PKL Config Scala#1076
andyglow wants to merge 1 commit intoapple:mainfrom
andyglow:add-pkl-config-scala

Conversation

@andyglow
Copy link
Copy Markdown

@andyglow andyglow commented May 23, 2025

Purpose

Opens the road to first-class Scala support in Pkl. This PR adds pkl-config-scala — the binding/runtime layer that lets hand-authored Scala case classes consume Pkl configs. A follow-up PR will add pkl-codegen-scala (the source generator that pairs with the existing pkl-codegen-java / pkl-codegen-kotlin), closing the loop so users can either hand-write or generate their Scala types.

How it looks:

import org.pkl.config.java.ConfigEvaluator
import org.pkl.config.scala.syntax._

case class AppConfig(name: String, port: Int, tags: Seq[String])

val config: AppConfig = ConfigEvaluator
  .preconfigured()
  .forScala()
  .evaluate(ModuleSource.text("""
    |name = "orders"
    |port = 8080
    |tags = List("beta", "team-a")
    |""".stripMargin))
  .to[AppConfig]

What's covered

Pkl type Scala target
class Foo { x: Int } case class Foo(x: Int)
String-literal union (what Pkl codegen emits as an enum elsewhere) scala.Enumeration — both plain (val A, B = Value) and nested-Val forms
String, Int, Boolean, Float String, Int/Long, Boolean, Double (via built-in JVM mapping)
Duration scala.concurrent.duration.Duration, FiniteDuration
Int (epoch) / String (ISO-8601) java.time.Instant
String / Regex scala.util.matching.Regex
Pair<A, B> (A, B) / Tuple2[A, B]
List<T>, Set<T>, Listing<T>, Collection<T> Seq[T]
Map<K, V>, Mapping<K, V> immutable.Map[K, V]
Nullable T? Option[T]

Intentionally not covered

These route through a ConversionException; users with hand-authored types register their own converter factories:

  • Scala Set[T], Vector[T], mutable collections — matches the minimal default set in pkl-config-java / pkl-config-kotlin.
  • Scala 3 enum Foo { case A, B, C } — deferred; the current resolver targets Scala 2 scala.Enumeration. A follow-up can add a parallel path.

Architectural decisions

Two coupled decisions drive the bulk of the non-obvious code. Calling them out because they break from the common infrastructure pattern in pkl-config-java.

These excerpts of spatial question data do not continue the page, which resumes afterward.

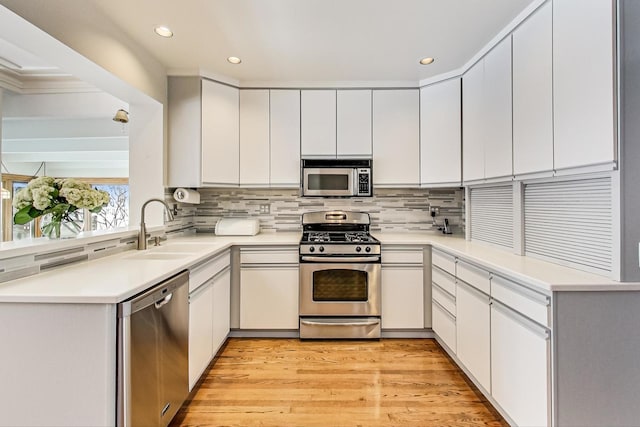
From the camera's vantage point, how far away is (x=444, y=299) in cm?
241

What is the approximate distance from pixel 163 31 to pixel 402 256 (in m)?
2.56

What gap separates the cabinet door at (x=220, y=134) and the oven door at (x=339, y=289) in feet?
3.84

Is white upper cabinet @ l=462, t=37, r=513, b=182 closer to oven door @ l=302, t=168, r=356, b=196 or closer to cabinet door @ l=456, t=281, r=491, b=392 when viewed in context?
cabinet door @ l=456, t=281, r=491, b=392

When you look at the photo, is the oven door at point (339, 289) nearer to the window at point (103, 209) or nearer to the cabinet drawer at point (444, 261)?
the cabinet drawer at point (444, 261)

1. Narrow use of scala-reflect for enum resolution

Problem. Pkl codegen compiles a string-literal union into a language-native enum in every target. For Scala 2, the natural target is scala.Enumeration, and the user writes case class Palette(color: SimpleEnum.Value). But SimpleEnum.Value is a path-dependent type: Java reflection erases it to scala.Enumeration$Value, a class shared across every Enumeration subclass in the JVM. At the point where a ConverterFactory is asked for a converter, we've lost the information needed to know which Enumeration to look up.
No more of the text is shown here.